Options

Shell_load_package permission error

Hi,

I am trying to use the shell_load_package Extension Package.

I have created a simple python script that transform a line into an other line, called test.py

The script is owned by dbadmin, and executable.

-rwxr-xr-x 1 dbadmin verticadba 5603 May  6 20:31 test.py


I am trying to run the following copy command:


COPY t FROM '/home/dbadmin/test_data/*' ON my_node0001 

WITH filter ExternalFilter(cmd='python /home/dbadmin/test.py')
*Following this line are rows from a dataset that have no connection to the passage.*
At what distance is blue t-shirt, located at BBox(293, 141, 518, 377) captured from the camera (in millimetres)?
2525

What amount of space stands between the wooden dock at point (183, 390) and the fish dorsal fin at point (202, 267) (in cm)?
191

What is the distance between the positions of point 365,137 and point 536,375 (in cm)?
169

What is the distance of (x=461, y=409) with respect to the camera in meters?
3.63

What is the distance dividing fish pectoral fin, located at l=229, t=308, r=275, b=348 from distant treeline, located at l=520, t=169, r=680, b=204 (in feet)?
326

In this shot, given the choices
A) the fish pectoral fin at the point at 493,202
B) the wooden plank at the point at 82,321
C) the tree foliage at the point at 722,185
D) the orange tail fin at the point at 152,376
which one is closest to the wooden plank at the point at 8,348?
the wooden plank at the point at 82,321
DELIMITER  E'\t' NULL '\N' 

EXCEPTIONS '/data/copy_errors/'

REJECTED DATA '/data/copy_errors/';

But I am getting the following error:

[Vertica][VJDBC](3399) ERROR: Failure in UDx RPC call InvokeProcessUDL(): Error calling processUDL() in User Defined Object [ExternalFilter] at [ProcessLaunchingPlugin.cpp:82], error code: 0, message: External process 'python /home/dbadmin/test.py' reported error: python: can't open file '/home/dbadmin/test.py': [Errno 13] Permission denied 

If I run that same command with  WITH filter ExternalFilter(cmd='cat'), it works fine.

Quesitons:
1) Any suggestion what the permissions needs to change to make this work?
2) Is there any other way to write a python based UDF that I can just execute on a column of a table in Vertica, other than writing it in C++, Java or R?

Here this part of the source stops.